There is certainly an indication of that in the communique issued by a coalition of Igbo groups in response to the Arewa youths’ ultimatum that the Igbo should leave the North by Oct. 1. In the communique, the Eastern Consultative Assembly demands that the Igbo be allowed to leave Nigeria if the country is not restructured immediately. “Restructure Nigeria now or let us go,” the communiqué asserts.
Any student of group dynamics would readily discern that this statement is a compromise between radical and moderate wings of the assembly. If the pattern of such discussions held true, the radicals pushed for an independent Biafra while the moderates called for restructuring. With such polar positions, it is inevitable that a compromise would yield a demand for the improbable: Restructure now or let us go.
That the moderates acquiesced to the “now” demand is a demonstration of the sway of radical elements, a sway that will probably loom larger with time. Incidentally, the name Eastern Consultative Assembly was lifted from Ojukwu’s strategy book.
General Yakubu Gowon’s administration created 12 states out of four regions virtually overnight. But Nigeria is now a democracy, and in democracies, nothing happens overnight, not even the replacement of a broken street light. There are deliberations, negotiations, rejections and compromises, and these take a while to play out.
The Arewa youths that issued an ultimatum to the Igbo also seem bent on reprising the horror meted out to their 1966 counterparts. The only difference is that this time round they are humane enough to give a three-month grace period.
Northerners bore the brunt of the bloodshed of the January 1966 coup, which was led by Igbo officers. Yet the pogrom against the Igbo and other Easterners didn’t begin until several months later. It evidently wasn’t spontaneous mass hysteria. It was fermented by radicals — both civilian and military — who saw an opportunity to settle ethnic scores and advance political ambitions.
Despite the incitation, most Northerners were still horrified by the mass killings of people with whom they had lived peaceably for years. Had the masses in the North been as bloodthirsty as the radicals, few Igbo would have escaped. Quite the contrary, many Northerners provided shelter and facilitated Igbo escapes. Moreover, as General Joseph Garba recounted in his own memoirs, “‘Revolution’ in Nigeria: Another View,” the bloodshed would have been much worse had many Northern officers not risked their lives to quell it.
A tragic aspect of the current Biafra advocacy and radical Northern response is that both sides seem immersed in parochial views of the realities of the 1960s crises.
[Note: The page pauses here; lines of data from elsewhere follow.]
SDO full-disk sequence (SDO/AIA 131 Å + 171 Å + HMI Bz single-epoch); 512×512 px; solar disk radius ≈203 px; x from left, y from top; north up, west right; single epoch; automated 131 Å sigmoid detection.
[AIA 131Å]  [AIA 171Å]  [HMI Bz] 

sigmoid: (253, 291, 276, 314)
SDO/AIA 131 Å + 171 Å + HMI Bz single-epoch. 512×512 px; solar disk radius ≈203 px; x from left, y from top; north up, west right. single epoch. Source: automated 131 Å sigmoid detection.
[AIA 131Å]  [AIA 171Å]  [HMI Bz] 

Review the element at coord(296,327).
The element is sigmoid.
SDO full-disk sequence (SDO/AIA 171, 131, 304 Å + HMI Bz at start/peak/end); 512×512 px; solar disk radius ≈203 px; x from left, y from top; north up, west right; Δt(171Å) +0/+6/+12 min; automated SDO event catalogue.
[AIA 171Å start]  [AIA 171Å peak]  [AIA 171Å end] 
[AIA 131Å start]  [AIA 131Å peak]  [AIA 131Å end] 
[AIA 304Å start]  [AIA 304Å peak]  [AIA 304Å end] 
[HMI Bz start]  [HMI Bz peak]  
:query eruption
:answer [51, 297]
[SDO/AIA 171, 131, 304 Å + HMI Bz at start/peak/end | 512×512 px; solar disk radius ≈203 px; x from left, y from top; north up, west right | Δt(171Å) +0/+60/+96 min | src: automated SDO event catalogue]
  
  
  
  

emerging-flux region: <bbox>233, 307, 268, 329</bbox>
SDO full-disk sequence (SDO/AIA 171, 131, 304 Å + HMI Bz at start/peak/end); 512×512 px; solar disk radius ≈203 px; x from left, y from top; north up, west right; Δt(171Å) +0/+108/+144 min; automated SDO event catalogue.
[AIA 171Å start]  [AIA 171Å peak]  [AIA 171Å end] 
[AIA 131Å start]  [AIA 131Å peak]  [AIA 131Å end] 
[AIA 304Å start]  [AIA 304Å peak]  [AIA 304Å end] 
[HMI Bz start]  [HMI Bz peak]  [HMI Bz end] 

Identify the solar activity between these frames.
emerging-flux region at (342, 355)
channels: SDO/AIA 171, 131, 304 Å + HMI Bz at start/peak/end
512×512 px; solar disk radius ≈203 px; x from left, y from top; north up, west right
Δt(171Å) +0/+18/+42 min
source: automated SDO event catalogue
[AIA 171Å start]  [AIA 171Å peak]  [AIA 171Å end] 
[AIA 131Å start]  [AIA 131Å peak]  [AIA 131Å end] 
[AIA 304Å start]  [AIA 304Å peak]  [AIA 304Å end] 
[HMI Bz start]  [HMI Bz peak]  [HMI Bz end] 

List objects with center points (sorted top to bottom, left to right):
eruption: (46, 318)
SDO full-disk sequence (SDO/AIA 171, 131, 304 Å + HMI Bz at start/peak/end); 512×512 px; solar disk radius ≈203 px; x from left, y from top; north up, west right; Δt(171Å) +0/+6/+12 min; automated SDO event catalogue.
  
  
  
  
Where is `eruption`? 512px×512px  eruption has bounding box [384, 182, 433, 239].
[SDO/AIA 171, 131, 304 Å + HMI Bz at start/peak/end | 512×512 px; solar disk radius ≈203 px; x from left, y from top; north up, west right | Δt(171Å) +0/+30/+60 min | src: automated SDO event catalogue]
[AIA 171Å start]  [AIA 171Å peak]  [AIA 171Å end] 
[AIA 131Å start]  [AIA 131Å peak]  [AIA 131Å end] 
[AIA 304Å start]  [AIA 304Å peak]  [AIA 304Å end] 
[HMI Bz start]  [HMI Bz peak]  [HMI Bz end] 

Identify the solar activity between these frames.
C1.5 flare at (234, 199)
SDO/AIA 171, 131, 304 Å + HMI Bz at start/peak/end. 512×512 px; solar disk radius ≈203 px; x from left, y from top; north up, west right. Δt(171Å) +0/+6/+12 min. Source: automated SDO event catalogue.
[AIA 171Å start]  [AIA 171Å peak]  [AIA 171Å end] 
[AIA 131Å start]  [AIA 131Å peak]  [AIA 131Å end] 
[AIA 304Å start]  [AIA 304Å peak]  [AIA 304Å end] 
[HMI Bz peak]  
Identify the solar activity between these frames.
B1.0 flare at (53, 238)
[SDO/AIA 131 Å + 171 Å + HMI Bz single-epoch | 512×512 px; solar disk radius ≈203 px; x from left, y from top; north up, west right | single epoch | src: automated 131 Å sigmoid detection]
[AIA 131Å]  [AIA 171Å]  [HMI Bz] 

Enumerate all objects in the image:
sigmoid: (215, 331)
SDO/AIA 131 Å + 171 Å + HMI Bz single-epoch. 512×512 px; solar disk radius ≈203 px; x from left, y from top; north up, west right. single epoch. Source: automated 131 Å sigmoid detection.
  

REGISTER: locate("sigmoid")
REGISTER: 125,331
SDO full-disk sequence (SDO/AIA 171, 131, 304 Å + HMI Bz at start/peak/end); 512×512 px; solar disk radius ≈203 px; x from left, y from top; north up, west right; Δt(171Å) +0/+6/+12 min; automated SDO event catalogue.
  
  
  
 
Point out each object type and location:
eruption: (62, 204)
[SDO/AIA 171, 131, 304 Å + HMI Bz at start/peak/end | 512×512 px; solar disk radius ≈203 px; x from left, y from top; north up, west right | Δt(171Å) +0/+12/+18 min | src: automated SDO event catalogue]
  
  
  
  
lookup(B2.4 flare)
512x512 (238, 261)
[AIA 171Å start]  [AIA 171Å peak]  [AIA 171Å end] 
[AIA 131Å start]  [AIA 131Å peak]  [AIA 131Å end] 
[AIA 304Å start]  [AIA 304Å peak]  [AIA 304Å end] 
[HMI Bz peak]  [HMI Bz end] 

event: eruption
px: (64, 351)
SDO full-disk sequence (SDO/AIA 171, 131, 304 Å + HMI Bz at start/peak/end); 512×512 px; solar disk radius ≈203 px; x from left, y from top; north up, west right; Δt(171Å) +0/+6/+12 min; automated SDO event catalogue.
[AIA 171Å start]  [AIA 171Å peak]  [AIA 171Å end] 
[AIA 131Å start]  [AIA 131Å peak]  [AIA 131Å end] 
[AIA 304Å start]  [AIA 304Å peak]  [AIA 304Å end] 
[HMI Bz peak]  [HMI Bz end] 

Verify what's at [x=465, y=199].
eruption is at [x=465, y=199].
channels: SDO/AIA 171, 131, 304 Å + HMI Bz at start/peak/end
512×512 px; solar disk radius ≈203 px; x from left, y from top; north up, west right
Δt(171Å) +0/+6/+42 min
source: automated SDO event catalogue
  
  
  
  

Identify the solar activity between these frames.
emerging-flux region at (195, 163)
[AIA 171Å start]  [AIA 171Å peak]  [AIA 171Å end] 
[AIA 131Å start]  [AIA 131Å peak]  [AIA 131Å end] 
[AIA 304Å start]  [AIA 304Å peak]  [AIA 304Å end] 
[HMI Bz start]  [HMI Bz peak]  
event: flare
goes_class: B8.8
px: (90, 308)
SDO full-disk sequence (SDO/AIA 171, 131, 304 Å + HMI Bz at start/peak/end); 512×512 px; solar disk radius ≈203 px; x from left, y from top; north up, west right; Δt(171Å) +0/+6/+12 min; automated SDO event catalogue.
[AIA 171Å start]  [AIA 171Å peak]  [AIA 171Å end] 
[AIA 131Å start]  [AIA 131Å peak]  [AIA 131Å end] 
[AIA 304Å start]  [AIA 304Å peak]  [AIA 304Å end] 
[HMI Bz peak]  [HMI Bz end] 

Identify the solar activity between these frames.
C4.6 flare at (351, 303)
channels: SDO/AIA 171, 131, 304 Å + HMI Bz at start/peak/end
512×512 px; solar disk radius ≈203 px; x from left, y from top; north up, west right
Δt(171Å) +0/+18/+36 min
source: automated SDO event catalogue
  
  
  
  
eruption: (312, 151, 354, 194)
There appears to be little awareness of the complications caused by the expulsion of Easterners from the North, not to talk of the loss of about one million lives during the ensuing civil war.
In the ultimate case of strange bed fellows, the Arewa youths’ ultimatum was supported by Biafra advocates MASSOB. Yet the expulsion of the 1960s caused considerable problems on both sides. Even before the outbreak of the civil war, a major crisis in Igboland was the challenge of accommodating hundreds of thousands of Igbo in a highly densely populated area. Ironically, that problem was eased by the drafting of young men into the Biafran army to fight and die.
The North experienced a reverse problem: a skills vacuum. With the departure of Igbo tradesmen and professionals—physicians, engineers, administrators —many Northern establishments found themselves barely functional. As then Major General Olusegun Obasanjo recounted in his own memoirs, “My Command,” the Army Corps of Engineers in the North was so depleted it had to resort to a crash programme for re-staffing.
These are just scratching the surface of the complications, and they are certain to re-occur, probably in greater magnitude.
Perhaps because I am not privy to the details of the neo-Biafra advocacy, I am not sure that there is a projected map of the advocated Biafra. In 1967, the boundary was easy enough to determine: Eastern Nigeria became Biafra. Today, things are a lot more complicated. So, when the Eastern Consultative Assembly demands immediate restructuring or “let us go,” what do they mean by “us”? Just the Igbo or other Easterners, as the name suggests?
The map of the advocated Biafra would seem easy enough if it is exclusively for the Igbo, but it isn’t that simple. It begs the question of who are the Igbo? Are the Ikwerre of Rivers State included? They are an amalgam of Igbo and Ijaw cultures. How about the Midwestern Igbo, with their similarly hybrid identity?
Things get a lot more complicated, of course, if “us” includes all Easterners. Non-Igbo Easterners were the least enthusiastic for the 1960s Biafra. Though sentiments have shifted somewhat over the years, it is improbable that a majority would embrace Biafra now that they have their own states. There may be considerable strife over such a choice.
Like the many other multi-ethnic countries around the globe, Nigeria is like a marriage involving many people. As with actual marriages, if one spouse incessantly expresses the desire to get out, there is bound to be a souring of interest all around. The Arewa youths’ ultimatum to the Igbo is readily a dangerous development in this regard.
Unlike in 1966, when things quickly got out of hand, the indications are that moderates will contain the political extremes this time. And their clarion call may well be another version of the triple Rs: re-negotiation, redistribution and/or restructuring.